この二つの大きな動きが重なったのは僕にとって良かったのかもしれない。甲府店の立ち上げで、寂しさで参っている体力なんてなく、ほぼ毎晩帰宅しては風呂で寝てしまい、溺れて起きるという危ないパターンを繰り返したりしていたし、むしろキツイ時ほど彼らを想うだけで、気力が充電され、踏ん張りがきいた。

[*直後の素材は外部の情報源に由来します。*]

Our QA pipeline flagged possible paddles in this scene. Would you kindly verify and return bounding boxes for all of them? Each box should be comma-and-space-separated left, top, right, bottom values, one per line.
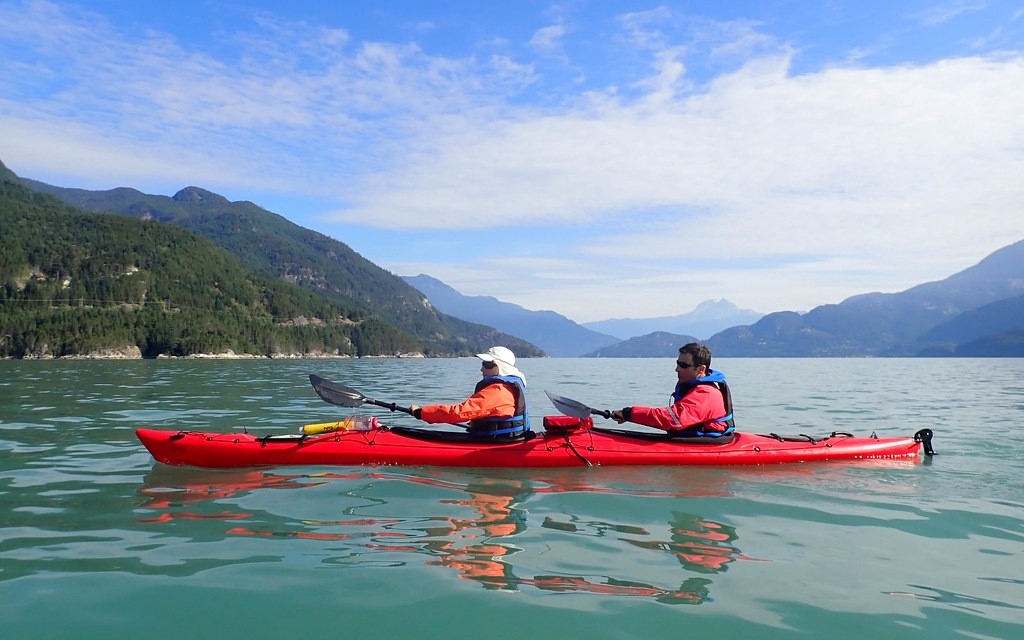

一方映子の方は、オーストラリアの文化と習慣の違いや、慣れない生活環境で、よく泣きながらもなんとか1学期を終え、学校の休みをつかって桜が満開の美しい季節に一時帰国をした。互いに少しやつれた顔を茶化し合いながら、シャンパンでほろ酔い気分になり、少し肌寒い夜道を散歩しながらゲラゲラと、ここ数ヶ月の苦労(?)を笑い飛ばした。こんな時間が僕達にはものすごく必要だったのかもしれない。大樹と映里は新しい学校や友達の事を夢いっぱい話してくれ、「そう。この子達が本当に楽しそうだったことが唯一の救いだったの。」とぽそり言った映子の表情が気になっていたが、成田を再び発つ前日の夜に「でもね。神様が半年前に時を戻してくれて、ここ数ヶ月の知識もくれて、オーストラリアに行く選択をまた与えてくれて、やり直しがきくとしても、私は同じ決断をした。」と言いきった彼女に僕はいつまでもエールを送りつづけたい。
2008年は僕達にとって、新たな風が吹き始める「挑戦」の年となりそうだ。生きている喜びというのは、多少の苦労があって、手に入れられる“幸せ”なんじゃないかと、色々な事を覚悟しながら、今度こそは失うまい!と、しつこいぐらいに、このコラムを「上書き保存」している。